Since 2022, EDX Medical has reported having raised £15.5 million, alongside securing distribution deals and hiring more staff.

For the year ended March 31, the company expects to post ‘record’ revenue of about £1.2 million, compared to £122,608 the year prior, when sales had declined from £227,986 in financial 2024.

The improvement ‘has been driven by the recent focus on the distribution of prostate cancer tests which has compensated for some delay to the regulatory approvals for some of the EDC tests and slower sales of some of the more complex tests,’ EDX Medical said.

It ended March with around £2.9 million in cash, compared with around £2.4 million on-year.

‘In order to mitigate the downside risk of revenue expectations not being achieved or equity not being available on appropriate terms the Company has entered into a working capital facility from Sir Christopher Evans,’ EDX Medical noted.

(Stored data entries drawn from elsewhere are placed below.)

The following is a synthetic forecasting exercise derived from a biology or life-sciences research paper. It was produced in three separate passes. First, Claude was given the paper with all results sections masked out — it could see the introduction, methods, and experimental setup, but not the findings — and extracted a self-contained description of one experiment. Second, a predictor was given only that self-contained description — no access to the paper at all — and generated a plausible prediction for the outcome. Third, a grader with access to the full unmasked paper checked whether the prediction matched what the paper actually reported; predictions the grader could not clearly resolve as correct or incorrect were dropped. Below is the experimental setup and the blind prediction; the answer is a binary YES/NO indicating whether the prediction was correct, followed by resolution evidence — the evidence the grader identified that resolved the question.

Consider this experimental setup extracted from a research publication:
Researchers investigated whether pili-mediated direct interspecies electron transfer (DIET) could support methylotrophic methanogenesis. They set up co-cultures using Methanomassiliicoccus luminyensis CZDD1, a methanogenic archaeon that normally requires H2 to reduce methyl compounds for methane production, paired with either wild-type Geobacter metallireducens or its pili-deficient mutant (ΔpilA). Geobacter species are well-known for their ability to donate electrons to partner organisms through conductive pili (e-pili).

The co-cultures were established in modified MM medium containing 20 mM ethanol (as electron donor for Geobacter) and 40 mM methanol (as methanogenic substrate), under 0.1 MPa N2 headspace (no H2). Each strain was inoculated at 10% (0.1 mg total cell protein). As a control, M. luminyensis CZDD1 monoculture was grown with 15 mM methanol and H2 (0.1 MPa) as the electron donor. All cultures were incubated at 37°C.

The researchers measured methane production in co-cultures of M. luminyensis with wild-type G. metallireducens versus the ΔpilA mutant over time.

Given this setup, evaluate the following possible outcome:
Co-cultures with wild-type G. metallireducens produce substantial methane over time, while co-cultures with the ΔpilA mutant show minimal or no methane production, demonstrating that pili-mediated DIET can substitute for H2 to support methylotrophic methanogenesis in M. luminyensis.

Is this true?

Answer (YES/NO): YES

This is for up to £3.71 million, and is in addition to an existing loan from Evans of £2.0 million.

As of Monday, Evans is the company’s largest shareholder with a stake of about 33%.

EDX Medical previously had described financial 2025 as a ‘transitional year’, noting ahead of its proposed admission to AIM that is ‘unlikely to be in a position to pay dividends in the short to medium term’.

The company’s shares were last quoted at 10.75 pence each on Aquis.